== Records for processing
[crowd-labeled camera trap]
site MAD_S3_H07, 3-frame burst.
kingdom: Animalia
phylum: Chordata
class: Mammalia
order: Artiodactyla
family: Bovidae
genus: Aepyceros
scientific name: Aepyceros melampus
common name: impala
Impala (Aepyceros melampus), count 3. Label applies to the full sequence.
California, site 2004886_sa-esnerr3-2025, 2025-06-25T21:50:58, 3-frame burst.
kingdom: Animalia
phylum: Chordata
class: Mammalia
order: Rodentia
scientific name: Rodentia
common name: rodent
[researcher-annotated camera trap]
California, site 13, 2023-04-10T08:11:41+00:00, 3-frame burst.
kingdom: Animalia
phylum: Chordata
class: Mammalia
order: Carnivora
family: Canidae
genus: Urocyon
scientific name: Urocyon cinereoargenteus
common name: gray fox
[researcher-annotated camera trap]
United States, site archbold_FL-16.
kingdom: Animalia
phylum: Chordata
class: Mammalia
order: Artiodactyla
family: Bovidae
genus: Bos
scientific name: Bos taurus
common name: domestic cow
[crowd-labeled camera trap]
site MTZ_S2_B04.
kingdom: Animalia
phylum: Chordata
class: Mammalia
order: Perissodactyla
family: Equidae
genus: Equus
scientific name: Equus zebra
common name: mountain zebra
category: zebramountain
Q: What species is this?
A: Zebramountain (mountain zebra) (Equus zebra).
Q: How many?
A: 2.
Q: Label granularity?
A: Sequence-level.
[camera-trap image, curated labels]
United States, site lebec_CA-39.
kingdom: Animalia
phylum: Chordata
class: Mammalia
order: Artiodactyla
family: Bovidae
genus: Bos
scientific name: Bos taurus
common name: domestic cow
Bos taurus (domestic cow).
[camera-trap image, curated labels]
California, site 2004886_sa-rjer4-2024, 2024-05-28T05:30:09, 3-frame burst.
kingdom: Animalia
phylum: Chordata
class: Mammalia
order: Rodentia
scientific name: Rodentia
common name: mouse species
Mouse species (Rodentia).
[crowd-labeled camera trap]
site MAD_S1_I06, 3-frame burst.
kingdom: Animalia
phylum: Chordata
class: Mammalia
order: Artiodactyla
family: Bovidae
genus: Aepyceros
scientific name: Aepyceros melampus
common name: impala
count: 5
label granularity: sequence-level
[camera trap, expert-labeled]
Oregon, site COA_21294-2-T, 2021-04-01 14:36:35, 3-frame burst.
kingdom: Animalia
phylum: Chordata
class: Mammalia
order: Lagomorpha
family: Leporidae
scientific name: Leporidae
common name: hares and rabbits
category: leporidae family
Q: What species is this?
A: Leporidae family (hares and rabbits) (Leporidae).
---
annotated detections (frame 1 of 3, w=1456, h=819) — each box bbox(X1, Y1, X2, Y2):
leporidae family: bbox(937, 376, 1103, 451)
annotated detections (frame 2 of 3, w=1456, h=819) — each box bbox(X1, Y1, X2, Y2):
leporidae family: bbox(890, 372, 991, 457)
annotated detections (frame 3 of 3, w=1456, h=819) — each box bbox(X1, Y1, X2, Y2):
====
• Exercise goal
Please restate the preceding entries word for word.

• Written response
[crowd-labeled camera trap]
site MAD_S3_H07, 3-frame burst.
kingdom: Animalia
phylum: Chordata
class: Mammalia
order: Artiodactyla
family: Bovidae
genus: Aepyceros
scientific name: Aepyceros melampus
common name: impala
Impala (Aepyceros melampus), count 3. Label applies to the full sequence.
California, site 2004886_sa-esnerr3-2025, 2025-06-25T21:50:58, 3-frame burst.
kingdom: Animalia
phylum: Chordata
class: Mammalia
order: Rodentia
scientific name: Rodentia
common name: rodent
[researcher-annotated camera trap]
California, site 13, 2023-04-10T08:11:41+00:00, 3-frame burst.
kingdom: Animalia
phylum: Chordata
class: Mammalia
order: Carnivora
family: Canidae
genus: Urocyon
scientific name: Urocyon cinereoargenteus
common name: gray fox
[researcher-annotated camera trap]
United States, site archbold_FL-16.
kingdom: Animalia
phylum: Chordata
class: Mammalia
order: Artiodactyla
family: Bovidae
genus: Bos
scientific name: Bos taurus
common name: domestic cow
[crowd-labeled camera trap]
site MTZ_S2_B04.
kingdom: Animalia
phylum: Chordata
class: Mammalia
order: Perissodactyla
family: Equidae
genus: Equus
scientific name: Equus zebra
common name: mountain zebra
category: zebramountain
Q: What species is this?
A: Zebramountain (mountain zebra) (Equus zebra).
Q: How many?
A: 2.
Q: Label granularity?
A: Sequence-level.
[camera-trap image, curated labels]
United States, site lebec_CA-39.
kingdom: Animalia
phylum: Chordata
class: Mammalia
order: Artiodactyla
family: Bovidae
genus: Bos
scientific name: Bos taurus
common name: domestic cow
Bos taurus (domestic cow).
[camera-trap image, curated labels]
California, site 2004886_sa-rjer4-2024, 2024-05-28T05:30:09, 3-frame burst.
kingdom: Animalia
phylum: Chordata
class: Mammalia
order: Rodentia
scientific name: Rodentia
common name: mouse species
Mouse species (Rodentia).
[crowd-labeled camera trap]
site MAD_S1_I06, 3-frame burst.
kingdom: Animalia
phylum: Chordata
class: Mammalia
order: Artiodactyla
family: Bovidae
genus: Aepyceros
scientific name: Aepyceros melampus
common name: impala
count: 5
label granularity: sequence-level
[camera trap, expert-labeled]
Oregon, site COA_21294-2-T, 2021-04-01 14:36:35, 3-frame burst.
kingdom: Animalia
phylum: Chordata
class: Mammalia
order: Lagomorpha
family: Leporidae
scientific name: Leporidae
common name: hares and rabbits
category: leporidae family
Q: What species is this?
A: Leporidae family (hares and rabbits) (Leporidae).
---
annotated detections (frame 1 of 3, w=1456, h=819) — each box bbox(X1, Y1, X2, Y2):
leporidae family: bbox(937, 376, 1103, 451)
annotated detections (frame 2 of 3, w=1456, h=819) — each box bbox(X1, Y1, X2, Y2):
leporidae family: bbox(890, 372, 991, 457)
annotated detections (frame 3 of 3, w=1456, h=819) — each box bbox(X1, Y1, X2, Y2):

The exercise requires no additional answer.